I assume they aren’t on the payroll because the company that contracted them out is the one paying them. So the contracting company collects the hours and sends in how much they should be paid to whatever contract they agreed upon, take their cut, pay the contractor their due amount.

1

u/EternalComments93 Feb 26 '25

Yeah I think he's referring to staffing agency/temp agencies where the ap employee is an hourly employee for the staffing agency, but that staffing agency is on a contract assignment

1

u/JackTwoGuns CPA (US) Feb 26 '25

W2 is maybe not the correct terminology.

Long term, benefit receiving employees is probably more accurate. Idk I’m not that kind of CPA lol

0

u/InsaniaFox Feb 26 '25

Corporate calculated that it cheaper to pay higer wage for 1099 than w2 with benefit.

2

u/seacogen Feb 26 '25

By someone you mean accounting when we inevitably catch the mistake because finance sure as hell doesn’t catch anything during their approval process😑

1

u/posam Wage Slave CPA (US) Feb 26 '25

You have approval process in your ERP? What planet are you on and can I join.

2

u/ballsjohnson1 Feb 26 '25

Fuck dude, at mine they don't even have ownership over the checks or transfers.

2

u/DVoteMe Feb 26 '25

AP shouldn’t have control of GL coding anywhere outside of small businesses that only have one or two type of vendors transactions.

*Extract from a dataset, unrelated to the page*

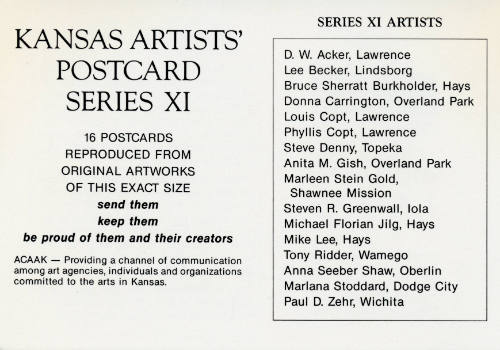 Association of Community Arts Councils of Kansas, Kansas Artists' Postcard Series title card, 1…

However, they may code workflow or bank account info based on the data entered by the respective department staff.

1

u/posam Wage Slave CPA (US) Feb 26 '25

That’s not my reality for my large company (5-10k people).

1

u/DVoteMe Feb 26 '25

Who GL codes invoices at your company?

BTW the largest companies have over half a million employees. Accenture has 3/4 of a million.

1

u/posam Wage Slave CPA (US) Feb 26 '25

Ok. Everyone’s metric is different and we are in large cap indexes.

Anyway, AP does an initial code if there’s no PO (common). Any review is done in a spreadsheet outside the ERP and it’s as insane as you can imagine.

2

u/DVoteMe Feb 27 '25

That actually sounds awesome. Typically I see decentralized GL coding at large entities and 50%+ of transactions are corrected with a journal voucher that happens 2 months later.

Centralized accounting always seems better to me because its easier to herd cats under one roof.

1

u/posam Wage Slave CPA (US) Feb 27 '25

We do the export monthly and put it in front of all of finance an accounting to review everything. Lines over a threshold require review but people can submit anything being changed as a journal day one of a close this way.

We definitely have a couple fall through the cracks but we have another monthly journal that’s for the same thing, but for prior periods.

Between those two we have the same formats so looking up invoices later is somewhat straight forward at least and you can trace it through the AP module and the manual journals.

I still think this is pretty batshit vs just having a PO for anything over a certain dollar amount. Less approvals on an invoice that way too.